[TEXT UNDER STUDY Boundary: Start]

"PHP is a widely-used general-purpose scripting language that is especially suited for Web development and can be embedded into HTML."
The PHP 5 branch of the PHP source code lacks the protection against possible integer overflows inside ecalloc() that is present in the PHP 4 branch and also for several years part of our Hardening-Patch and our new Suhosin-Patch.
It was discovered that such an integer overflow can be triggered when user input is passed to the unserialize() function. Earlier vulnerabilities in PHP's unserialize() that were also discovered by one of our audits in December 2004 are unrelated to the newly discovered flaw, but they have shown, that the unserialize() function is exposed to user-input in many popular PHP applications. Examples for applications that use the content of COOKIE variables with unserialize() are phpBB and Serendipity.
The successful exploitation of this integer overflow will result in arbitrary code execution.

[TEXT UNDER STUDY Boundary: End]

_AIM OF THE TASK:_ Pick up the PHP 5 unserialize() advisory above after its final sentence and write what comes next.

[ENTRIES SUPPLIED Boundary: Start]

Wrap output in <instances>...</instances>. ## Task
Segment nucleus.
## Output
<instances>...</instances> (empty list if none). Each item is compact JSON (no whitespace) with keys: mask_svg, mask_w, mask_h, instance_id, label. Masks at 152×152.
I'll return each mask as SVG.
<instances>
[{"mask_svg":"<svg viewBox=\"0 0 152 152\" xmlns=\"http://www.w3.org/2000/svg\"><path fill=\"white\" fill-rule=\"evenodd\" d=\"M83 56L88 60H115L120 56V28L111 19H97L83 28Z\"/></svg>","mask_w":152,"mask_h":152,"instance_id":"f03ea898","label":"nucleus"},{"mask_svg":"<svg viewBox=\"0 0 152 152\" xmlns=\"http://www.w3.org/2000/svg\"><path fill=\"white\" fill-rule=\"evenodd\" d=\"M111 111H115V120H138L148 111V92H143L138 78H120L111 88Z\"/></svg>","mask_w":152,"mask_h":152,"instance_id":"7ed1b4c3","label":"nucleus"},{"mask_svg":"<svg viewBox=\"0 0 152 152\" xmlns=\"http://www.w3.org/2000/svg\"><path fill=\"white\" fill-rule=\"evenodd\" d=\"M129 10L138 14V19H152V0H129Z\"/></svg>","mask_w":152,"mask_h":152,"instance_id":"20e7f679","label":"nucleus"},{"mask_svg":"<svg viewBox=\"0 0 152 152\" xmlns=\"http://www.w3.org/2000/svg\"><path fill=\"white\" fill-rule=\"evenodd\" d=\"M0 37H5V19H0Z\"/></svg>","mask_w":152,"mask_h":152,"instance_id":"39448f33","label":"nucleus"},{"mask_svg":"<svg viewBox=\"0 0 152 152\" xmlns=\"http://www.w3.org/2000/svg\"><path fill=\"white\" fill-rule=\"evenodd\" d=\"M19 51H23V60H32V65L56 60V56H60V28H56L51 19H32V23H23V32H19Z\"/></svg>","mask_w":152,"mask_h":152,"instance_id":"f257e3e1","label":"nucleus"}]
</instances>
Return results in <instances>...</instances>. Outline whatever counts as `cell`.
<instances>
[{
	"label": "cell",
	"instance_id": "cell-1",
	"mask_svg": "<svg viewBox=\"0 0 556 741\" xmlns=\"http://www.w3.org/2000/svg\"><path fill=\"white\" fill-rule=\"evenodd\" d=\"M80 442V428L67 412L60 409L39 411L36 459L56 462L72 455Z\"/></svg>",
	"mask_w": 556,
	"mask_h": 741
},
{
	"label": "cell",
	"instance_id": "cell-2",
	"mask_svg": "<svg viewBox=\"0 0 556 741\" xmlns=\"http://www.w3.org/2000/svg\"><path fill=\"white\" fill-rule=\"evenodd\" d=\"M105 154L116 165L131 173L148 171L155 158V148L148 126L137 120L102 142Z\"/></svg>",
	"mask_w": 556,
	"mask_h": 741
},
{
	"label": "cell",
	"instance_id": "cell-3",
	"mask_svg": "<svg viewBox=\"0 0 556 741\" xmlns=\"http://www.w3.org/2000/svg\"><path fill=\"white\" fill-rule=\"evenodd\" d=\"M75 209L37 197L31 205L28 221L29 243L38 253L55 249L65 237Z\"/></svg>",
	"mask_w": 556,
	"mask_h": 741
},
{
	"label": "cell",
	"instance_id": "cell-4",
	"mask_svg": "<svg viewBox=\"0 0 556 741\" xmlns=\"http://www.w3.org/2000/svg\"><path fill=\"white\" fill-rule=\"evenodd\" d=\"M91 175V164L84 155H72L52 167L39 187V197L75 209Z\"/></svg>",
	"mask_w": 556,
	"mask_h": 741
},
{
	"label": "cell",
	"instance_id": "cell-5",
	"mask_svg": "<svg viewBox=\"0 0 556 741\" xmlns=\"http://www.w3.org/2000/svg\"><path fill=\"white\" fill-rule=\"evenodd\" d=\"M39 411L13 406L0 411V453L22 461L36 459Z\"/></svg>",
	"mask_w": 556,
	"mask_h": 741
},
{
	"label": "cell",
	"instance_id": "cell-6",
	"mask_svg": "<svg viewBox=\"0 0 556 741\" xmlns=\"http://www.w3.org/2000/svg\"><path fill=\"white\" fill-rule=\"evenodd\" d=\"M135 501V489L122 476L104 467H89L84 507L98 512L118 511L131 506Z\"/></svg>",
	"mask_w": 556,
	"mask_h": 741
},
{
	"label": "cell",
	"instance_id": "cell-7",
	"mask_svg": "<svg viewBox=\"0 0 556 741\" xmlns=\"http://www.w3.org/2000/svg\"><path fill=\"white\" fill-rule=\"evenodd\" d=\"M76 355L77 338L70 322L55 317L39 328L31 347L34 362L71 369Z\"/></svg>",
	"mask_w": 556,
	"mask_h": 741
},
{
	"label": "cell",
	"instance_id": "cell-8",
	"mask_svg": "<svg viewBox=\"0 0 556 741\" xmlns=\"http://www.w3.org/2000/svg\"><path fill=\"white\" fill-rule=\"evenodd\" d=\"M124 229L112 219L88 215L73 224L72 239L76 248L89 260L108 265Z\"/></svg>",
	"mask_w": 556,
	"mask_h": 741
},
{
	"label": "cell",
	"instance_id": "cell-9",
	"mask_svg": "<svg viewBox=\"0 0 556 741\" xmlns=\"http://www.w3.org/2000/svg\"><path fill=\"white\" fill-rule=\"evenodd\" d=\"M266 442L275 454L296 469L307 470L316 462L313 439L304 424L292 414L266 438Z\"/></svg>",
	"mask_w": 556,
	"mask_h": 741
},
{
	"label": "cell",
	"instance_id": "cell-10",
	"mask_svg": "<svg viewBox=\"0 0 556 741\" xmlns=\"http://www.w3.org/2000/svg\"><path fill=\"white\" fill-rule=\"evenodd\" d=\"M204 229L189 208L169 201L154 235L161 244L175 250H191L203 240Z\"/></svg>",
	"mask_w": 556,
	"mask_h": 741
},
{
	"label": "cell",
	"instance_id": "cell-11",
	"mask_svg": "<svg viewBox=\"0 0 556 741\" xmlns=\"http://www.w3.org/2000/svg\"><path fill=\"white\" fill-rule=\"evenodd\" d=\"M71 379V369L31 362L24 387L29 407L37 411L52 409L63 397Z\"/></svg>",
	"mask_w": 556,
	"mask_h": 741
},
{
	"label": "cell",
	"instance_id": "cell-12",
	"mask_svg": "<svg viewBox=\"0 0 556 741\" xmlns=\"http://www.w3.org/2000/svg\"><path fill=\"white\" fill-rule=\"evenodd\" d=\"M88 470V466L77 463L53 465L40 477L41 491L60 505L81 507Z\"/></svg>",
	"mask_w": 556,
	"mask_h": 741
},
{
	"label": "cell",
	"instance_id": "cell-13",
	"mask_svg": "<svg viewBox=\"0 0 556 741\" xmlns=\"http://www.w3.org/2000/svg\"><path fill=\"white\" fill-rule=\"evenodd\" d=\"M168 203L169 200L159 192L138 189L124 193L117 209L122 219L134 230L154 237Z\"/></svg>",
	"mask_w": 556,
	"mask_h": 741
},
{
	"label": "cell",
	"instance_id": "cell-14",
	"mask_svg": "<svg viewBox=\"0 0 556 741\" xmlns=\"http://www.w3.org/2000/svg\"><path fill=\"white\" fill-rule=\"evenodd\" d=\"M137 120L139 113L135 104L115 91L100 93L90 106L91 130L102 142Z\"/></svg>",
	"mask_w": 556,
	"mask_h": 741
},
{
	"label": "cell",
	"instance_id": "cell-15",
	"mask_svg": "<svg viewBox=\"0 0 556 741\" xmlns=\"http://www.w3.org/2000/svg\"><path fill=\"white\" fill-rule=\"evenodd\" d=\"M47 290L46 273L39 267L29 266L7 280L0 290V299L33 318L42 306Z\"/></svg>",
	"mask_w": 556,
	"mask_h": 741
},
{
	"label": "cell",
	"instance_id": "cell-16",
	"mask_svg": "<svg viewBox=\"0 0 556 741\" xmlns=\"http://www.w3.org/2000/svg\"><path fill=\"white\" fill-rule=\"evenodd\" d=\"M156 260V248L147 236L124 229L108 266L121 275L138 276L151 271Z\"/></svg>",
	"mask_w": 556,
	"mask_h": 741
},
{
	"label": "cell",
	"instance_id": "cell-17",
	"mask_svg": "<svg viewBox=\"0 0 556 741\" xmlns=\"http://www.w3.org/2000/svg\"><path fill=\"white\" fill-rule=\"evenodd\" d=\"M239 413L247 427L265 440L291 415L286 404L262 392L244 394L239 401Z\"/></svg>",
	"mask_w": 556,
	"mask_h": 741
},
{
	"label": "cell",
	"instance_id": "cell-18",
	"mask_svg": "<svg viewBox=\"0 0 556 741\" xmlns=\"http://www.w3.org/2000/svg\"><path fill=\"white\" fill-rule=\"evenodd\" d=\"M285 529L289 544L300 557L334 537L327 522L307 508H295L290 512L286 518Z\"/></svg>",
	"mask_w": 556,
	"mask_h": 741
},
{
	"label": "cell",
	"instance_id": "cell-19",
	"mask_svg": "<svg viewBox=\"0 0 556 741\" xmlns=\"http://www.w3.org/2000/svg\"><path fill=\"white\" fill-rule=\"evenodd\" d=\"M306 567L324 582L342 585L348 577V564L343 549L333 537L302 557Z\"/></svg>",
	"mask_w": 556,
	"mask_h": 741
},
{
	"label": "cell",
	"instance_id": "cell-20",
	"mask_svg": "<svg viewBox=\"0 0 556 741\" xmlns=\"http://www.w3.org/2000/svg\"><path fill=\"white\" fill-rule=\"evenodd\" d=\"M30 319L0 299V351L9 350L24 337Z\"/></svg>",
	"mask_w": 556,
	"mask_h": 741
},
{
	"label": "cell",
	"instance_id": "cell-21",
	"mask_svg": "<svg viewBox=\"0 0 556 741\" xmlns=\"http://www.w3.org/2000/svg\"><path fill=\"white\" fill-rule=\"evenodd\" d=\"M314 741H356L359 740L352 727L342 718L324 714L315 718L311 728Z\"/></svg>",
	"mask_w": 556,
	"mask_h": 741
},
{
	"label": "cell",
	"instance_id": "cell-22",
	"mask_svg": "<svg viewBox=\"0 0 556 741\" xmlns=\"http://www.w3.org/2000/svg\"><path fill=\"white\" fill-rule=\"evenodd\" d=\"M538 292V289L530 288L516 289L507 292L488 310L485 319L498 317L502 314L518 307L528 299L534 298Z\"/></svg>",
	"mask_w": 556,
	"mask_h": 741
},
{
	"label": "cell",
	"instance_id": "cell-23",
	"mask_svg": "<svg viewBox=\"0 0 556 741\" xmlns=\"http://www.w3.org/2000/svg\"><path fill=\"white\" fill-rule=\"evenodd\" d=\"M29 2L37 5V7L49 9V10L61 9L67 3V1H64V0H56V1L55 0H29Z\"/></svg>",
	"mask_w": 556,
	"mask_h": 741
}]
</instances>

[ENTRIES SUPPLIED Boundary: End]

_RESPONSE TO THE EXERCISE:_
* PHP 5 version 5.1.6 and prior
* PHP 4 version prior to 4.3.0
* PHP 4 version 4.3.0 and newer
Several years ago when integer overflows inside the calloc() function-family became popular in the security industry, many function libraries that contained similar allocation functions were hardened against the possible multiplication overflow.
The ecalloc() function used in the Zend Engine 1 was one of the functions that were hardened against this kind of attack. Unfortunately the PHP developers never bothered merging this protection into the code of the Zend Engine 2, which powers PHP 5.
However when Hardened-PHP was created by us in 2004 a similar protection of ecalloc() was added to our patch. Therefore our users are safe from the problem described here.
unserialize() is a PHP function that allows deserialisation of previously serialised PHP variables. Many applications use it to store PHP variables in an easy accessible data format. Some of them even put serialised strings into COOKIEs and later unserialize() them again.
Unfortunately passing user-input to unserialize() is a bad idea because it also supports the deserialisation of objects, which might influence the application. Additionally it is trivial to crash PHP with a large amount of nested arrays.
Furthermore we discovered that storing a large value for the number of array elements into the serialised string will trigger an integer overflow inside ecalloc(), resulting in the allocation of 0 bytes (plus the Zend Memory Manager management headers).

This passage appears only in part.